How does this sort of error occur? It is usually a calibration error. This can affect either analog or digital scales. For instance:
  • Analog - Analog scales generally depend on a spring for measurement. The spring stretches or compresses in response to a force (a weight); the change in the length of the spring is measured and read as a force from markings on the scale. In order to do the conversion correctly, the scale manufacturer has to know the "spring constant" of the spring -- the ratio of force to elongation.
    It is well known that standard springs have a 10% tolerance on their spring constant. 10% is too big an error for any kind of scale, so the scale manufacturer will pay extra for a lower-tolerance spring. How much more money, for how much lower tolerance? That is what will determine the scaling error for the analog scale.
  • Digital - Many digital scales today have a "calibration" feature that works like this: You put a known accurate weight (specified and often supplied by the manufacturer) on the scale and hit a "calibration" button. It then determines the "K" of the scale, and adjusts the readout so the scale behaves as if K=1.000. A calibrated scale is only as accurate as weight you use to calibrate it.
    Horrible example: An acquaintance of mine saw that his scale required (according to the manufacturer's instructions) a 10-kilogram weight for calibration. He didn't have an exact 10-kilogram weight in the shop. But he knew that 10 kilograms is about 20 pounds, so he borrowed a [very accurate, he was assured] 20-pound weight from the fitness store next door, and used that to calibrate the scale. Well, 10 kilograms is actually 22.05 pounds. Yes, that's "about 20 pounds" -- with a 10% difference. So his "calibrated" (actually miscalibrated) scale now had a 10% error. This high-resolution, very precise digital scale had an accuracy problem of 10%. He weighed a 198g clubhead and got a reading of 218 grams -- and he wondered why.
 
The next kind of error we will look at is offset. This occurs when every reading is high (or low) by a constant amount, or constant offset.

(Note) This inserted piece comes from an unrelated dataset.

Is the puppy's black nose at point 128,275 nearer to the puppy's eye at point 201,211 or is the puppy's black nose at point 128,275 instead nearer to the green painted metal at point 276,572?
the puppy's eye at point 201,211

Offset errors are very easy to eliminate in digital instruments (or electronic instruments in general). Most electronic instruments have some sort of "zero adjustment"; you provide the instrument with a zero input (e.g.- no weight on the scale) and tell it "this is zero". Examples:
  • Digital scales usually have a "Tare/Zero" button for exactly this purpose.
  • Many analog meters have a "zero adjust" knob or screw. With a zero input to the instrument, turn the knob so that the output is zero. Now the instrument has no offset error.

Zero adjustments assure that there is no output with zero input; that is, the instrument is perfectly accurate at zero. When this is adjusted properly, then any accuracy problems are something other than offset.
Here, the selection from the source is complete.